◆ Task to carry out: Copy the data below word for word, with no changes.

------------

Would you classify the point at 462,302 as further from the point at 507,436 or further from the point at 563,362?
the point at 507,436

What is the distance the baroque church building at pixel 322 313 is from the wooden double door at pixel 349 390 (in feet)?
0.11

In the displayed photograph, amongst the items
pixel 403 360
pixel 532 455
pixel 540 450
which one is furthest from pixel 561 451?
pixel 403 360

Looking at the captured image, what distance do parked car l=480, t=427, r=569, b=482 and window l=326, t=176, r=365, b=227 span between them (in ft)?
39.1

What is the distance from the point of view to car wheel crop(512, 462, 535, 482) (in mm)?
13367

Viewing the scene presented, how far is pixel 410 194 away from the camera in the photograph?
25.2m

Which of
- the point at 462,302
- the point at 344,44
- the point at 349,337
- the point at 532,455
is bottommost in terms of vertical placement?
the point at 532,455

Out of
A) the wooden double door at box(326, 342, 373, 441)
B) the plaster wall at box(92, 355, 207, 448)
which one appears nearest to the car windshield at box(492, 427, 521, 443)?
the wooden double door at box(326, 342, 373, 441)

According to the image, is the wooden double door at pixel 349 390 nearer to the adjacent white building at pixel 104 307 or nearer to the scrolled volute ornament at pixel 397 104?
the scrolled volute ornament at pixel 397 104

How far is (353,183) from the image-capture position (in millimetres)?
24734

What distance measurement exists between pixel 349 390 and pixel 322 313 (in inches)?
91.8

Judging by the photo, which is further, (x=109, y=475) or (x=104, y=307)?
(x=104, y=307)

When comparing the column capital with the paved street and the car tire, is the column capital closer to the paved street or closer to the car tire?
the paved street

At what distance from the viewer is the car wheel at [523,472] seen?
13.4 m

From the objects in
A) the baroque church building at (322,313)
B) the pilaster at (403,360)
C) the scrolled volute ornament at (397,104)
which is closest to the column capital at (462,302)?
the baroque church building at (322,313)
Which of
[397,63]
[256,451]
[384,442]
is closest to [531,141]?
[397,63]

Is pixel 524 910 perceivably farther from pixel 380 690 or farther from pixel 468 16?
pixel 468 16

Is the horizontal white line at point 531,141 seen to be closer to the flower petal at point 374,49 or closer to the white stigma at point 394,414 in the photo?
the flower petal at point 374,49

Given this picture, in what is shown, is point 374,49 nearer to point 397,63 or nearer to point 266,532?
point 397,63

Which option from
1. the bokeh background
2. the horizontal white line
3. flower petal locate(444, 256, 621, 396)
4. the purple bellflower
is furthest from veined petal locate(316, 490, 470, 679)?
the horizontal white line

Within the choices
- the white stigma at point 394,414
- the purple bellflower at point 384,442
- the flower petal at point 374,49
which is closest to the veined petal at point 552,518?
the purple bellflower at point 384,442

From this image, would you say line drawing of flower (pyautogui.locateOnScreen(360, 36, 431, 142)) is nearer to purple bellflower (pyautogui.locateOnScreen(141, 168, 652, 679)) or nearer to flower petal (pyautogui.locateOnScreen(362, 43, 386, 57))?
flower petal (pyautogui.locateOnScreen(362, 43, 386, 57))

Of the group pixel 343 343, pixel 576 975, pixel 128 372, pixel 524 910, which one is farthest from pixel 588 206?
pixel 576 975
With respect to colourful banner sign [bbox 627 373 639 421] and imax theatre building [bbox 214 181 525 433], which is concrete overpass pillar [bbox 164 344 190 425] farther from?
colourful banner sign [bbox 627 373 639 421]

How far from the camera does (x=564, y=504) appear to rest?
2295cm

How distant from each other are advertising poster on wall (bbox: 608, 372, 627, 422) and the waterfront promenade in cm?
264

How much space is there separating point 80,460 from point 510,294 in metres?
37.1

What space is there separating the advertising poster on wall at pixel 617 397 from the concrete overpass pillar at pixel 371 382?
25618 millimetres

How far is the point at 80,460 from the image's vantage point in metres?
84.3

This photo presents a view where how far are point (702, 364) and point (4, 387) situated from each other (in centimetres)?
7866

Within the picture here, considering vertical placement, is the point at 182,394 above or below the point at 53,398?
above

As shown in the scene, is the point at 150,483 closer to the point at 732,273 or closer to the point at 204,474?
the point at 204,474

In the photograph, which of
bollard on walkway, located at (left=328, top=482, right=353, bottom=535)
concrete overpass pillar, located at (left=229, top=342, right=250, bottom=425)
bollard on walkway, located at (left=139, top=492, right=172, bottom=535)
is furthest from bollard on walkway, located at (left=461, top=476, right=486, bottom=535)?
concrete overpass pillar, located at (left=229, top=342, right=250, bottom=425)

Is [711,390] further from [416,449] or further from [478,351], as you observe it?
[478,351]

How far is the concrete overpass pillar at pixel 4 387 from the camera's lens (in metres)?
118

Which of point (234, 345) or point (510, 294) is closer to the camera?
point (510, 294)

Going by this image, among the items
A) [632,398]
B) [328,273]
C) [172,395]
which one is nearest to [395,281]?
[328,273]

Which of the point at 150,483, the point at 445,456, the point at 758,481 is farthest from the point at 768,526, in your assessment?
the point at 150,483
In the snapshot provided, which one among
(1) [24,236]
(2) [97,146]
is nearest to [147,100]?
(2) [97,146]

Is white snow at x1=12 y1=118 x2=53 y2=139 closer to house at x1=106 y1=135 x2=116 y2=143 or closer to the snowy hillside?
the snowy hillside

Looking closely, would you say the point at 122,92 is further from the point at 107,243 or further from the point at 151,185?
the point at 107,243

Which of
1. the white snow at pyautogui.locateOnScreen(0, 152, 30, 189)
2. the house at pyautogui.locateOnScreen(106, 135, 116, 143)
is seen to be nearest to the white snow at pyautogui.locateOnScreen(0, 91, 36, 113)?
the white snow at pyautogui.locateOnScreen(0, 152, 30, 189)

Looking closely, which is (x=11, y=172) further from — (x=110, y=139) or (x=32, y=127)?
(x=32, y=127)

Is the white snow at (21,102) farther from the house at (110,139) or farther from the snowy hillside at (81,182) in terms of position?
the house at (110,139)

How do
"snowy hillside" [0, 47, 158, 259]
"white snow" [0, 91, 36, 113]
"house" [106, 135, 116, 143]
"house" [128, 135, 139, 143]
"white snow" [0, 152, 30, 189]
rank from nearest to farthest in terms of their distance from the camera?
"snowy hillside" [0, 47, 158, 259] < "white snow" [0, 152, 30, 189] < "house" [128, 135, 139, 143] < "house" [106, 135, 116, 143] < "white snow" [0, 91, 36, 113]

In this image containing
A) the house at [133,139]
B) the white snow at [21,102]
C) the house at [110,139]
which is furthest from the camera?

------------

◆ Solution for this exercise:
Would you classify the point at 462,302 as further from the point at 507,436 or further from the point at 563,362?
the point at 507,436

What is the distance the baroque church building at pixel 322 313 is from the wooden double door at pixel 349 390 (in feet)?
0.11

In the displayed photograph, amongst the items
pixel 403 360
pixel 532 455
pixel 540 450
which one is furthest from pixel 561 451?
pixel 403 360

Looking at the captured image, what distance do parked car l=480, t=427, r=569, b=482 and window l=326, t=176, r=365, b=227 span between them (in ft)?
39.1

What is the distance from the point of view to car wheel crop(512, 462, 535, 482) (in mm)?
13367

Viewing the scene presented, how far is pixel 410 194 away from the camera in the photograph?
25.2m

Which of
- the point at 462,302
- the point at 344,44
- the point at 349,337
- the point at 532,455
is bottommost in terms of vertical placement?
the point at 532,455

Out of
A) the wooden double door at box(326, 342, 373, 441)
B) the plaster wall at box(92, 355, 207, 448)
which one appears nearest to the car windshield at box(492, 427, 521, 443)?
the wooden double door at box(326, 342, 373, 441)

According to the image, is the wooden double door at pixel 349 390 nearer to the adjacent white building at pixel 104 307 or nearer to the scrolled volute ornament at pixel 397 104?
the scrolled volute ornament at pixel 397 104

How far is (353,183) from the image-capture position (in millimetres)?
24734

What distance measurement exists between pixel 349 390 and pixel 322 313 (in inches)?
91.8

Judging by the photo, which is further, (x=109, y=475) or (x=104, y=307)?
(x=104, y=307)

When comparing the column capital with the paved street and the car tire, is the column capital closer to the paved street or closer to the car tire?
the paved street

At what distance from the viewer is the car wheel at [523,472] seen?
13.4 m

From the objects in
A) the baroque church building at (322,313)
B) the pilaster at (403,360)
C) the scrolled volute ornament at (397,104)
which is closest to the column capital at (462,302)?
the baroque church building at (322,313)
Which of
[397,63]
[256,451]
[384,442]
is closest to [531,141]?
[397,63]

Is pixel 524 910 perceivably farther from pixel 380 690 or farther from pixel 468 16?
pixel 468 16

Is the horizontal white line at point 531,141 seen to be closer to the flower petal at point 374,49 or closer to the white stigma at point 394,414 in the photo?
the flower petal at point 374,49

Given this picture, in what is shown, is point 374,49 nearer to point 397,63 or nearer to point 266,532?
point 397,63

Which option from
1. the bokeh background
2. the horizontal white line
3. flower petal locate(444, 256, 621, 396)
4. the purple bellflower
is furthest from veined petal locate(316, 490, 470, 679)?
the horizontal white line

Within the choices
- the white stigma at point 394,414
- the purple bellflower at point 384,442
- the flower petal at point 374,49
which is closest to the veined petal at point 552,518?
the purple bellflower at point 384,442

From this image, would you say line drawing of flower (pyautogui.locateOnScreen(360, 36, 431, 142)) is nearer to purple bellflower (pyautogui.locateOnScreen(141, 168, 652, 679)) or nearer to flower petal (pyautogui.locateOnScreen(362, 43, 386, 57))?
flower petal (pyautogui.locateOnScreen(362, 43, 386, 57))

Of the group pixel 343 343, pixel 576 975, pixel 128 372, pixel 524 910, which one is farthest from pixel 588 206?
pixel 576 975
With respect to colourful banner sign [bbox 627 373 639 421] and imax theatre building [bbox 214 181 525 433], which is concrete overpass pillar [bbox 164 344 190 425] farther from?
colourful banner sign [bbox 627 373 639 421]

How far from the camera does (x=564, y=504) appear to rest?
2295cm

How distant from each other are advertising poster on wall (bbox: 608, 372, 627, 422) and the waterfront promenade in cm?
264

How much space is there separating point 80,460 from point 510,294 in metres?
37.1

What space is there separating the advertising poster on wall at pixel 617 397 from the concrete overpass pillar at pixel 371 382?
25618 millimetres

How far is the point at 80,460 from the image's vantage point in metres?
84.3

This photo presents a view where how far are point (702, 364) and point (4, 387) situated from each other (in centimetres)?
7866

Within the picture here, considering vertical placement, is the point at 182,394 above or below the point at 53,398?
above

As shown in the scene, is the point at 150,483 closer to the point at 732,273 or closer to the point at 204,474?
the point at 204,474

In the photograph, which of
bollard on walkway, located at (left=328, top=482, right=353, bottom=535)
concrete overpass pillar, located at (left=229, top=342, right=250, bottom=425)
bollard on walkway, located at (left=139, top=492, right=172, bottom=535)
is furthest from bollard on walkway, located at (left=461, top=476, right=486, bottom=535)?
concrete overpass pillar, located at (left=229, top=342, right=250, bottom=425)

Is [711,390] further from [416,449] or further from [478,351], as you observe it?
[478,351]

How far is the concrete overpass pillar at pixel 4 387 from the camera's lens (in metres)?
118

Which of point (234, 345) or point (510, 294) is closer to the camera?
point (510, 294)

Going by this image, among the items
A) [632,398]
B) [328,273]
C) [172,395]
which one is nearest to [395,281]?
[328,273]

Which of the point at 150,483, the point at 445,456, the point at 758,481 is farthest from the point at 768,526, in your assessment?
the point at 150,483
In the snapshot provided, which one among
(1) [24,236]
(2) [97,146]
is nearest to [147,100]?
(2) [97,146]

Is white snow at x1=12 y1=118 x2=53 y2=139 closer to house at x1=106 y1=135 x2=116 y2=143 or closer to the snowy hillside?
the snowy hillside

Looking closely, would you say the point at 122,92 is further from the point at 107,243 or further from the point at 151,185?
the point at 107,243

Which of
1. the white snow at pyautogui.locateOnScreen(0, 152, 30, 189)
2. the house at pyautogui.locateOnScreen(106, 135, 116, 143)
is seen to be nearest to the white snow at pyautogui.locateOnScreen(0, 91, 36, 113)?
the white snow at pyautogui.locateOnScreen(0, 152, 30, 189)

Looking closely, which is (x=11, y=172) further from — (x=110, y=139) or (x=32, y=127)?
(x=32, y=127)

Is the white snow at (21,102) farther from the house at (110,139) or farther from the snowy hillside at (81,182) in terms of position?
the house at (110,139)

How do
"snowy hillside" [0, 47, 158, 259]
"white snow" [0, 91, 36, 113]
"house" [106, 135, 116, 143]
"house" [128, 135, 139, 143]
"white snow" [0, 152, 30, 189]
rank from nearest to farthest in terms of their distance from the camera?
"snowy hillside" [0, 47, 158, 259] < "white snow" [0, 152, 30, 189] < "house" [128, 135, 139, 143] < "house" [106, 135, 116, 143] < "white snow" [0, 91, 36, 113]

In this image containing
A) the house at [133,139]
B) the white snow at [21,102]
C) the house at [110,139]
which is furthest from the camera?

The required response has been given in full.